‘No, I am actually not religious. And because of that, I am what you would call a bit of a cheat. I wanted to acquire yoga powers purely for selfish reasons. I wanted to use these powers to get fame and fortune.
‘Now this was something the true yogi would despise more than anything in the world. In fact, the true yogi believes that any yogi who misuses his powers will die an early and sudden death. A yogi must never perform in public. He must practise his art only in absolute privacy and as a religious service, otherwise he will be smitten to death. This I did not believe and I still don’t.
‘So now my search for a yogi instructor begins. I leave Professor Moor and go to a town called Amritsar in the Punjab, where I join a travelling theatre company. I have to make a living while I am searching for the secret, and already I have had success in amateur acting at my school. So for three years I travel with this theatre group all over the Punjab and by the end of it, when I am sixteen and a half years old, I am playing top of the bill. All the time I am saving money and now I have altogether a very great sum, two thousand rupees.
‘It is at this moment that I hear news of a man called Banerjee. This Banerjee, it is said, is one of the truly great yogis of India, and he possesses extraordinary powers. Above all, people are telling of how he has acquired the rare power of levitation, so that when he prays his whole body leaves the ground and becomes suspended in the air eighteen inches from the soil.
‘Ah-ha, I think. This surely is the man for me. This Banerjee is the one that I must seek. So at once, I take my savings and leave the theatre company and make my way to Rishikesh, on the banks of the Ganges, where rumour says that Banerjee is living.

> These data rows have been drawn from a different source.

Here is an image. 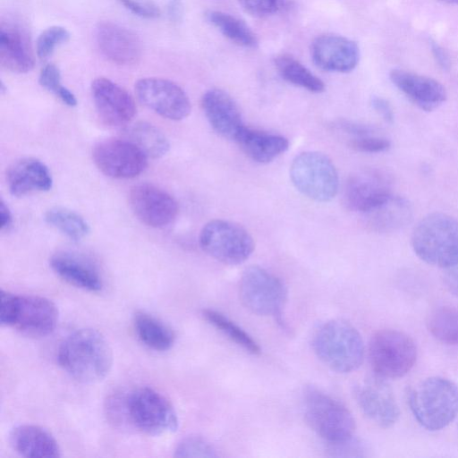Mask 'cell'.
<instances>
[{
	"mask_svg": "<svg viewBox=\"0 0 458 458\" xmlns=\"http://www.w3.org/2000/svg\"><path fill=\"white\" fill-rule=\"evenodd\" d=\"M60 367L75 380L94 384L103 380L113 364L112 349L93 328H80L67 335L57 352Z\"/></svg>",
	"mask_w": 458,
	"mask_h": 458,
	"instance_id": "6da1fadb",
	"label": "cell"
},
{
	"mask_svg": "<svg viewBox=\"0 0 458 458\" xmlns=\"http://www.w3.org/2000/svg\"><path fill=\"white\" fill-rule=\"evenodd\" d=\"M408 404L421 427L440 430L458 415V386L448 378L427 377L410 389Z\"/></svg>",
	"mask_w": 458,
	"mask_h": 458,
	"instance_id": "7a4b0ae2",
	"label": "cell"
},
{
	"mask_svg": "<svg viewBox=\"0 0 458 458\" xmlns=\"http://www.w3.org/2000/svg\"><path fill=\"white\" fill-rule=\"evenodd\" d=\"M411 242L421 260L445 269L458 261V220L441 212L428 214L413 229Z\"/></svg>",
	"mask_w": 458,
	"mask_h": 458,
	"instance_id": "3957f363",
	"label": "cell"
},
{
	"mask_svg": "<svg viewBox=\"0 0 458 458\" xmlns=\"http://www.w3.org/2000/svg\"><path fill=\"white\" fill-rule=\"evenodd\" d=\"M312 346L318 359L338 373L357 369L364 357V344L360 333L342 319L323 324L314 335Z\"/></svg>",
	"mask_w": 458,
	"mask_h": 458,
	"instance_id": "277c9868",
	"label": "cell"
},
{
	"mask_svg": "<svg viewBox=\"0 0 458 458\" xmlns=\"http://www.w3.org/2000/svg\"><path fill=\"white\" fill-rule=\"evenodd\" d=\"M0 322L32 337L51 334L58 322V310L50 300L0 291Z\"/></svg>",
	"mask_w": 458,
	"mask_h": 458,
	"instance_id": "5b68a950",
	"label": "cell"
},
{
	"mask_svg": "<svg viewBox=\"0 0 458 458\" xmlns=\"http://www.w3.org/2000/svg\"><path fill=\"white\" fill-rule=\"evenodd\" d=\"M303 408L309 426L330 445L353 437L355 420L351 411L321 390L313 386L306 388Z\"/></svg>",
	"mask_w": 458,
	"mask_h": 458,
	"instance_id": "8992f818",
	"label": "cell"
},
{
	"mask_svg": "<svg viewBox=\"0 0 458 458\" xmlns=\"http://www.w3.org/2000/svg\"><path fill=\"white\" fill-rule=\"evenodd\" d=\"M369 359L375 375L385 379L399 378L415 365L417 347L407 334L382 329L375 332L369 340Z\"/></svg>",
	"mask_w": 458,
	"mask_h": 458,
	"instance_id": "52a82bcc",
	"label": "cell"
},
{
	"mask_svg": "<svg viewBox=\"0 0 458 458\" xmlns=\"http://www.w3.org/2000/svg\"><path fill=\"white\" fill-rule=\"evenodd\" d=\"M128 420L141 432L160 436L178 427L176 411L170 401L158 391L142 386L124 397Z\"/></svg>",
	"mask_w": 458,
	"mask_h": 458,
	"instance_id": "ba28073f",
	"label": "cell"
},
{
	"mask_svg": "<svg viewBox=\"0 0 458 458\" xmlns=\"http://www.w3.org/2000/svg\"><path fill=\"white\" fill-rule=\"evenodd\" d=\"M290 177L301 194L318 202L330 201L338 191L335 166L327 155L318 151L296 156L290 167Z\"/></svg>",
	"mask_w": 458,
	"mask_h": 458,
	"instance_id": "9c48e42d",
	"label": "cell"
},
{
	"mask_svg": "<svg viewBox=\"0 0 458 458\" xmlns=\"http://www.w3.org/2000/svg\"><path fill=\"white\" fill-rule=\"evenodd\" d=\"M200 248L216 260L227 265H239L252 254L255 243L242 225L228 220L216 219L201 229Z\"/></svg>",
	"mask_w": 458,
	"mask_h": 458,
	"instance_id": "30bf717a",
	"label": "cell"
},
{
	"mask_svg": "<svg viewBox=\"0 0 458 458\" xmlns=\"http://www.w3.org/2000/svg\"><path fill=\"white\" fill-rule=\"evenodd\" d=\"M240 298L251 312L260 316H280L286 300V288L275 275L258 266L244 270L240 281Z\"/></svg>",
	"mask_w": 458,
	"mask_h": 458,
	"instance_id": "8fae6325",
	"label": "cell"
},
{
	"mask_svg": "<svg viewBox=\"0 0 458 458\" xmlns=\"http://www.w3.org/2000/svg\"><path fill=\"white\" fill-rule=\"evenodd\" d=\"M92 157L104 174L116 179L134 178L148 165L145 153L125 138L99 141L93 149Z\"/></svg>",
	"mask_w": 458,
	"mask_h": 458,
	"instance_id": "7c38bea8",
	"label": "cell"
},
{
	"mask_svg": "<svg viewBox=\"0 0 458 458\" xmlns=\"http://www.w3.org/2000/svg\"><path fill=\"white\" fill-rule=\"evenodd\" d=\"M135 92L144 106L164 118L180 121L191 113V106L187 94L172 81L142 78L135 83Z\"/></svg>",
	"mask_w": 458,
	"mask_h": 458,
	"instance_id": "4fadbf2b",
	"label": "cell"
},
{
	"mask_svg": "<svg viewBox=\"0 0 458 458\" xmlns=\"http://www.w3.org/2000/svg\"><path fill=\"white\" fill-rule=\"evenodd\" d=\"M392 175L381 168H366L352 174L344 186V200L353 211L365 213L393 195Z\"/></svg>",
	"mask_w": 458,
	"mask_h": 458,
	"instance_id": "5bb4252c",
	"label": "cell"
},
{
	"mask_svg": "<svg viewBox=\"0 0 458 458\" xmlns=\"http://www.w3.org/2000/svg\"><path fill=\"white\" fill-rule=\"evenodd\" d=\"M354 394L362 413L377 426L388 428L398 420L400 410L385 378L375 375L364 379Z\"/></svg>",
	"mask_w": 458,
	"mask_h": 458,
	"instance_id": "9a60e30c",
	"label": "cell"
},
{
	"mask_svg": "<svg viewBox=\"0 0 458 458\" xmlns=\"http://www.w3.org/2000/svg\"><path fill=\"white\" fill-rule=\"evenodd\" d=\"M129 203L138 219L154 228L170 225L179 210L173 196L151 183H140L131 187Z\"/></svg>",
	"mask_w": 458,
	"mask_h": 458,
	"instance_id": "2e32d148",
	"label": "cell"
},
{
	"mask_svg": "<svg viewBox=\"0 0 458 458\" xmlns=\"http://www.w3.org/2000/svg\"><path fill=\"white\" fill-rule=\"evenodd\" d=\"M91 94L98 116L109 126L126 125L136 114L131 96L107 78L95 79L91 83Z\"/></svg>",
	"mask_w": 458,
	"mask_h": 458,
	"instance_id": "e0dca14e",
	"label": "cell"
},
{
	"mask_svg": "<svg viewBox=\"0 0 458 458\" xmlns=\"http://www.w3.org/2000/svg\"><path fill=\"white\" fill-rule=\"evenodd\" d=\"M96 42L101 54L119 65H132L142 56V44L131 30L112 21L99 22Z\"/></svg>",
	"mask_w": 458,
	"mask_h": 458,
	"instance_id": "ac0fdd59",
	"label": "cell"
},
{
	"mask_svg": "<svg viewBox=\"0 0 458 458\" xmlns=\"http://www.w3.org/2000/svg\"><path fill=\"white\" fill-rule=\"evenodd\" d=\"M310 54L315 64L328 72H351L360 60L358 45L350 38L334 34L315 38L311 44Z\"/></svg>",
	"mask_w": 458,
	"mask_h": 458,
	"instance_id": "d6986e66",
	"label": "cell"
},
{
	"mask_svg": "<svg viewBox=\"0 0 458 458\" xmlns=\"http://www.w3.org/2000/svg\"><path fill=\"white\" fill-rule=\"evenodd\" d=\"M201 106L212 129L221 137L235 140L244 127L237 104L219 89L206 91Z\"/></svg>",
	"mask_w": 458,
	"mask_h": 458,
	"instance_id": "ffe728a7",
	"label": "cell"
},
{
	"mask_svg": "<svg viewBox=\"0 0 458 458\" xmlns=\"http://www.w3.org/2000/svg\"><path fill=\"white\" fill-rule=\"evenodd\" d=\"M389 76L393 84L424 111H433L446 100L445 88L435 79L400 69L392 70Z\"/></svg>",
	"mask_w": 458,
	"mask_h": 458,
	"instance_id": "44dd1931",
	"label": "cell"
},
{
	"mask_svg": "<svg viewBox=\"0 0 458 458\" xmlns=\"http://www.w3.org/2000/svg\"><path fill=\"white\" fill-rule=\"evenodd\" d=\"M6 180L9 191L15 197H22L34 191H47L53 179L47 166L33 157L21 158L8 168Z\"/></svg>",
	"mask_w": 458,
	"mask_h": 458,
	"instance_id": "7402d4cb",
	"label": "cell"
},
{
	"mask_svg": "<svg viewBox=\"0 0 458 458\" xmlns=\"http://www.w3.org/2000/svg\"><path fill=\"white\" fill-rule=\"evenodd\" d=\"M0 61L2 65L17 73L34 67V55L28 33L20 26L2 25L0 31Z\"/></svg>",
	"mask_w": 458,
	"mask_h": 458,
	"instance_id": "603a6c76",
	"label": "cell"
},
{
	"mask_svg": "<svg viewBox=\"0 0 458 458\" xmlns=\"http://www.w3.org/2000/svg\"><path fill=\"white\" fill-rule=\"evenodd\" d=\"M9 442L13 450L24 457L54 458L62 455L55 437L46 428L22 424L12 429Z\"/></svg>",
	"mask_w": 458,
	"mask_h": 458,
	"instance_id": "cb8c5ba5",
	"label": "cell"
},
{
	"mask_svg": "<svg viewBox=\"0 0 458 458\" xmlns=\"http://www.w3.org/2000/svg\"><path fill=\"white\" fill-rule=\"evenodd\" d=\"M52 270L65 282L89 292H100L103 280L98 269L85 259L58 252L49 260Z\"/></svg>",
	"mask_w": 458,
	"mask_h": 458,
	"instance_id": "d4e9b609",
	"label": "cell"
},
{
	"mask_svg": "<svg viewBox=\"0 0 458 458\" xmlns=\"http://www.w3.org/2000/svg\"><path fill=\"white\" fill-rule=\"evenodd\" d=\"M366 226L377 233L397 231L412 218V207L405 198L393 194L381 204L363 213Z\"/></svg>",
	"mask_w": 458,
	"mask_h": 458,
	"instance_id": "484cf974",
	"label": "cell"
},
{
	"mask_svg": "<svg viewBox=\"0 0 458 458\" xmlns=\"http://www.w3.org/2000/svg\"><path fill=\"white\" fill-rule=\"evenodd\" d=\"M235 141L250 159L260 164L273 161L289 148L288 140L282 135L245 126L240 131Z\"/></svg>",
	"mask_w": 458,
	"mask_h": 458,
	"instance_id": "4316f807",
	"label": "cell"
},
{
	"mask_svg": "<svg viewBox=\"0 0 458 458\" xmlns=\"http://www.w3.org/2000/svg\"><path fill=\"white\" fill-rule=\"evenodd\" d=\"M133 327L139 339L152 350L165 352L174 344V331L149 313L137 311L133 316Z\"/></svg>",
	"mask_w": 458,
	"mask_h": 458,
	"instance_id": "83f0119b",
	"label": "cell"
},
{
	"mask_svg": "<svg viewBox=\"0 0 458 458\" xmlns=\"http://www.w3.org/2000/svg\"><path fill=\"white\" fill-rule=\"evenodd\" d=\"M123 134L125 139L134 143L148 157H162L170 148L165 135L155 125L146 122H137L127 126Z\"/></svg>",
	"mask_w": 458,
	"mask_h": 458,
	"instance_id": "f1b7e54d",
	"label": "cell"
},
{
	"mask_svg": "<svg viewBox=\"0 0 458 458\" xmlns=\"http://www.w3.org/2000/svg\"><path fill=\"white\" fill-rule=\"evenodd\" d=\"M205 16L210 24L238 46L255 47L258 45L256 35L242 20L216 10L208 11Z\"/></svg>",
	"mask_w": 458,
	"mask_h": 458,
	"instance_id": "f546056e",
	"label": "cell"
},
{
	"mask_svg": "<svg viewBox=\"0 0 458 458\" xmlns=\"http://www.w3.org/2000/svg\"><path fill=\"white\" fill-rule=\"evenodd\" d=\"M275 64L286 81L314 93L325 90L324 82L294 57L281 55L276 58Z\"/></svg>",
	"mask_w": 458,
	"mask_h": 458,
	"instance_id": "4dcf8cb0",
	"label": "cell"
},
{
	"mask_svg": "<svg viewBox=\"0 0 458 458\" xmlns=\"http://www.w3.org/2000/svg\"><path fill=\"white\" fill-rule=\"evenodd\" d=\"M427 327L439 342L458 346V309L452 306L436 308L428 316Z\"/></svg>",
	"mask_w": 458,
	"mask_h": 458,
	"instance_id": "1f68e13d",
	"label": "cell"
},
{
	"mask_svg": "<svg viewBox=\"0 0 458 458\" xmlns=\"http://www.w3.org/2000/svg\"><path fill=\"white\" fill-rule=\"evenodd\" d=\"M44 217L47 225L72 241H80L89 233V226L85 219L69 208H51L47 210Z\"/></svg>",
	"mask_w": 458,
	"mask_h": 458,
	"instance_id": "d6a6232c",
	"label": "cell"
},
{
	"mask_svg": "<svg viewBox=\"0 0 458 458\" xmlns=\"http://www.w3.org/2000/svg\"><path fill=\"white\" fill-rule=\"evenodd\" d=\"M202 316L210 325L244 350L253 354L260 352V347L255 340L224 314L214 310L206 309L203 310Z\"/></svg>",
	"mask_w": 458,
	"mask_h": 458,
	"instance_id": "836d02e7",
	"label": "cell"
},
{
	"mask_svg": "<svg viewBox=\"0 0 458 458\" xmlns=\"http://www.w3.org/2000/svg\"><path fill=\"white\" fill-rule=\"evenodd\" d=\"M70 32L62 26H51L38 36L36 43V51L39 59L50 56L56 47L69 41Z\"/></svg>",
	"mask_w": 458,
	"mask_h": 458,
	"instance_id": "e575fe53",
	"label": "cell"
},
{
	"mask_svg": "<svg viewBox=\"0 0 458 458\" xmlns=\"http://www.w3.org/2000/svg\"><path fill=\"white\" fill-rule=\"evenodd\" d=\"M176 457H216L214 446L200 436H189L182 439L175 447Z\"/></svg>",
	"mask_w": 458,
	"mask_h": 458,
	"instance_id": "d590c367",
	"label": "cell"
},
{
	"mask_svg": "<svg viewBox=\"0 0 458 458\" xmlns=\"http://www.w3.org/2000/svg\"><path fill=\"white\" fill-rule=\"evenodd\" d=\"M350 147L362 153H380L387 150L391 142L383 137L373 134L351 139Z\"/></svg>",
	"mask_w": 458,
	"mask_h": 458,
	"instance_id": "8d00e7d4",
	"label": "cell"
},
{
	"mask_svg": "<svg viewBox=\"0 0 458 458\" xmlns=\"http://www.w3.org/2000/svg\"><path fill=\"white\" fill-rule=\"evenodd\" d=\"M242 8L255 17H265L278 11L283 0H238Z\"/></svg>",
	"mask_w": 458,
	"mask_h": 458,
	"instance_id": "74e56055",
	"label": "cell"
},
{
	"mask_svg": "<svg viewBox=\"0 0 458 458\" xmlns=\"http://www.w3.org/2000/svg\"><path fill=\"white\" fill-rule=\"evenodd\" d=\"M38 82L41 87L54 93L56 97H58L65 88L61 84V73L59 69L53 64H48L41 69Z\"/></svg>",
	"mask_w": 458,
	"mask_h": 458,
	"instance_id": "f35d334b",
	"label": "cell"
},
{
	"mask_svg": "<svg viewBox=\"0 0 458 458\" xmlns=\"http://www.w3.org/2000/svg\"><path fill=\"white\" fill-rule=\"evenodd\" d=\"M123 5L125 6L129 11H131L135 15H138L146 19H155L157 18L161 12L159 8L149 2L147 1H139V0H119Z\"/></svg>",
	"mask_w": 458,
	"mask_h": 458,
	"instance_id": "ab89813d",
	"label": "cell"
},
{
	"mask_svg": "<svg viewBox=\"0 0 458 458\" xmlns=\"http://www.w3.org/2000/svg\"><path fill=\"white\" fill-rule=\"evenodd\" d=\"M339 128L344 132L355 137L373 134V128L369 125L355 123L352 121L343 120L338 123Z\"/></svg>",
	"mask_w": 458,
	"mask_h": 458,
	"instance_id": "60d3db41",
	"label": "cell"
},
{
	"mask_svg": "<svg viewBox=\"0 0 458 458\" xmlns=\"http://www.w3.org/2000/svg\"><path fill=\"white\" fill-rule=\"evenodd\" d=\"M371 106L374 110L381 115V117L387 123H393L394 121V111L390 103L377 96H374L371 98Z\"/></svg>",
	"mask_w": 458,
	"mask_h": 458,
	"instance_id": "b9f144b4",
	"label": "cell"
},
{
	"mask_svg": "<svg viewBox=\"0 0 458 458\" xmlns=\"http://www.w3.org/2000/svg\"><path fill=\"white\" fill-rule=\"evenodd\" d=\"M444 284L446 289L456 298H458V261L445 268L444 274Z\"/></svg>",
	"mask_w": 458,
	"mask_h": 458,
	"instance_id": "7bdbcfd3",
	"label": "cell"
},
{
	"mask_svg": "<svg viewBox=\"0 0 458 458\" xmlns=\"http://www.w3.org/2000/svg\"><path fill=\"white\" fill-rule=\"evenodd\" d=\"M431 49L434 57L436 58L437 64L443 68V69H448L450 66V59L449 55L445 52V49H443L440 46H438L436 43L431 44Z\"/></svg>",
	"mask_w": 458,
	"mask_h": 458,
	"instance_id": "ee69618b",
	"label": "cell"
},
{
	"mask_svg": "<svg viewBox=\"0 0 458 458\" xmlns=\"http://www.w3.org/2000/svg\"><path fill=\"white\" fill-rule=\"evenodd\" d=\"M167 13L172 21H180L183 13L182 0H170L167 7Z\"/></svg>",
	"mask_w": 458,
	"mask_h": 458,
	"instance_id": "f6af8a7d",
	"label": "cell"
},
{
	"mask_svg": "<svg viewBox=\"0 0 458 458\" xmlns=\"http://www.w3.org/2000/svg\"><path fill=\"white\" fill-rule=\"evenodd\" d=\"M13 225V216L8 206L2 199L0 202V229L8 230Z\"/></svg>",
	"mask_w": 458,
	"mask_h": 458,
	"instance_id": "bcb514c9",
	"label": "cell"
},
{
	"mask_svg": "<svg viewBox=\"0 0 458 458\" xmlns=\"http://www.w3.org/2000/svg\"><path fill=\"white\" fill-rule=\"evenodd\" d=\"M439 1L445 3V4H458V0H439Z\"/></svg>",
	"mask_w": 458,
	"mask_h": 458,
	"instance_id": "7dc6e473",
	"label": "cell"
},
{
	"mask_svg": "<svg viewBox=\"0 0 458 458\" xmlns=\"http://www.w3.org/2000/svg\"><path fill=\"white\" fill-rule=\"evenodd\" d=\"M457 432H458V426H457Z\"/></svg>",
	"mask_w": 458,
	"mask_h": 458,
	"instance_id": "c3c4849f",
	"label": "cell"
}]
</instances>
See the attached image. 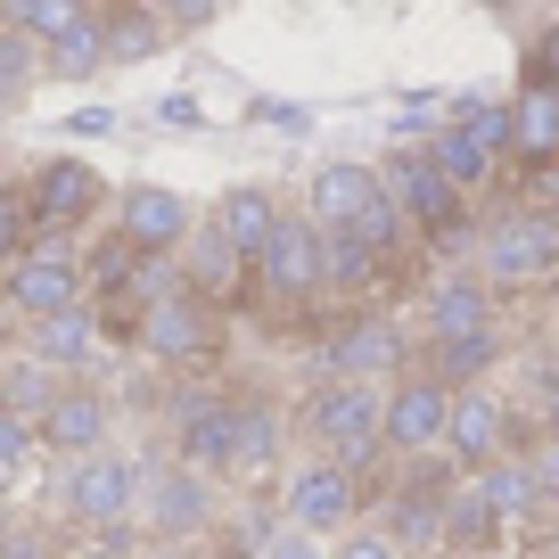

‘For six months I search for Banerjee. Where is he? Where? Where is Banerjee? Ah yes, they say in Rishikesh, Banerjee has certainly been in the town, but that is a while ago, and even then no one saw him. And now? Now Banerjee has gone to another place. What other place? Ah well, they say, how can one know that. How indeed? How can one know about the movements of such a one as Banerjee. Does he not live a life of absolute seclusion? Does he not? And I say yes. Yes, yes, yes. Of course. That is obvious. Even to me.
‘I spend all my savings trying to find this Banerjee, all except thirty-five rupees. But it is no good. However, I stay in Rishikesh and make a living by doing ordinary conjuring tricks for small groups and for suchlike. These are the tricks I have learned from Professor Moor and by nature my sleight of hand is very good.
‘Then one day, there I am sitting in the small hotel in Rishikesh and again I hear talk of the yogi Banerjee. A traveller is saying how he has heard that Banerjee is now living in the jungle, not so very far away, but in the dense jungle and all alone.
‘But where?
‘The traveller is not sure where. “Possibly,” he says, “it is over there, in that direction, north of the town,” and he points with his finger.
‘Well, that is enough for me. I go to the market and begin to bargain for hiring a tonga, which is a horse and cart, and the transaction is just being completed with the driver when up comes a man who has been standing listening nearby and he says that he too is going in that direction. He says can he come part of the way with me and share the cost. Of course I am delighted, and off we go, the man and me sitting in the cart, and the driver driving the horse. Off we go along a very small path which leads right through the jungle.
‘And then what truly fantastic luck should happen! I am talking to my companion and I find that he is a disciple of none other than the great Banerjee himself and that he is going now on a visit to his master. So straight out I tell him that I too would like to become a disciple of the yogi.
‘He turns and looks at me long and slow, and for perhaps three minutes he does not speak. Then he says, quietly, “No, that is impossible.”
‘All right, I say to myself, we shall see. Then I ask if it is really true that Banerjee levitates when he prays.
‘“Yes,” he says. “That is true. But no one is allowed to observe the thing happening. No one is ever allowed to come near Banerjee when he is praying.”